<!--
SPDX-FileCopyrightText: 2026 Arcangelo Massari <arcangelo.massari@unibo.it>

SPDX-License-Identifier: ISC
-->

# Convert citations

Some data sources use temporary identifiers (`temp:` prefix) to link metadata rows to their citation relationships. These IDs have no meaning outside the processing context and are not persisted in RDF. After Meta processing, the output CSV preserves the mapping between each `temp:` ID and its assigned OMID (e.g., `temp:gesis-ssoar-34729_b1 omid:br/06019115518` in the `id` column). This script reads that mapping and rewrites citation CSVs with OMIDs, producing output ready for the [OpenCitations Index](https://github.com/opencitations/index) [`cnc.py`](https://github.com/opencitations/index/blob/master/oc_index/scripts/cnc.py).

The standard Index pipeline (`meta2redis.py` → `cnc.py`) only loads persistent identifiers (DOI, ISBN, ORCID, etc.) into Redis; `temp:` IDs are excluded to prevent collisions. When citation data uses `temp:` IDs, this script is a required pre-processing step: it resolves them to OMIDs before feeding the output to `cnc.py`. It also validates transitive closure by reporting any citation IDs that could not be mapped.

## Usage

```bash
uv run python -m oc_meta.run.meta.convert_citations \
  -m /path/to/meta/output/csv/dir \
  -c /path/to/citations/dir \
  -o /path/to/output/dir
```

| Argument | Description |
|----------|-------------|
| `-m`, `--meta-output` | Directory containing Meta output CSVs (the curated CSVs with OMIDs in the `id` column) |
| `-c`, `--citations` | Directory containing input citation CSVs with `citing_id` and `cited_id` columns |
| `-o`, `--output` | Directory where converted citation CSVs will be written |

## How the mapping works

Meta's output CSVs contain all assigned identifiers in the `id` column, space-separated:

```
temp:gesis-ssoar-34729_b1 omid:br/06019115518
doi:10.14361/9783839434291 isbn:9783839434291 omid:br/0622049481
```

The script maps every non-OMID identifier to its OMID. In the first row, `temp:gesis-ssoar-34729_b1` maps to `omid:br/06019115518`. In the second, both the DOI and the ISBN map to `omid:br/0622049481`.

## Input and output format

Input citation CSVs must have `citing_id` and `cited_id` columns.
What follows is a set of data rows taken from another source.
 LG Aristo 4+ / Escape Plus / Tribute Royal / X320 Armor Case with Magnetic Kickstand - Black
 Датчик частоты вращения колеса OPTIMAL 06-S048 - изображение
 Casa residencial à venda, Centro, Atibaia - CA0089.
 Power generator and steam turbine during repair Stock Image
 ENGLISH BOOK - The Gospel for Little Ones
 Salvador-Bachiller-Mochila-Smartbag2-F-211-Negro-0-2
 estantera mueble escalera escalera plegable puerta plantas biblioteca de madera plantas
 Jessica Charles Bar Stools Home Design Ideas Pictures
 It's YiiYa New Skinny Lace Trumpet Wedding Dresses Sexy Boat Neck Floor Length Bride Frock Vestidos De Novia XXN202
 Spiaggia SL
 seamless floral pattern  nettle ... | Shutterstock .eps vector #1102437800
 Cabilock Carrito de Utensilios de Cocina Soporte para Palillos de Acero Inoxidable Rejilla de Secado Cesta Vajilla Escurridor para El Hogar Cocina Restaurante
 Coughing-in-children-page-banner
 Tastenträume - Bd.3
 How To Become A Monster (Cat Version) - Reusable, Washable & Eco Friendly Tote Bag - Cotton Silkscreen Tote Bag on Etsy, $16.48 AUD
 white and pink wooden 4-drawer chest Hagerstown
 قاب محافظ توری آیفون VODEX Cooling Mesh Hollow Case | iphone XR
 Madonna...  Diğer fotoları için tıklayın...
Extra columns are ignored.

```
citing_id,citing_publication_date,cited_id,cited_publication_date
temp:urn:nbn:de:0168-ssoar-347295,2000,temp:gesis-ssoar-34729_b1,1941
```

Output CSVs use `citing` and `cited` columns with OMIDs, matching the format expected by `cnc.py`:

```
citing,cited
omid:br/06019115517,omid:br/06019115518
```

## Unresolvable citations

If a citing or cited ID has no OMID mapping, the citation row is dropped. The script prints a summary with the count of resolved and unresolved citations, and lists any orphan IDs.

This typically happens when the metadata and citations files were not cleaned together. Both files should always be used as a matched pair from the same cleaning step.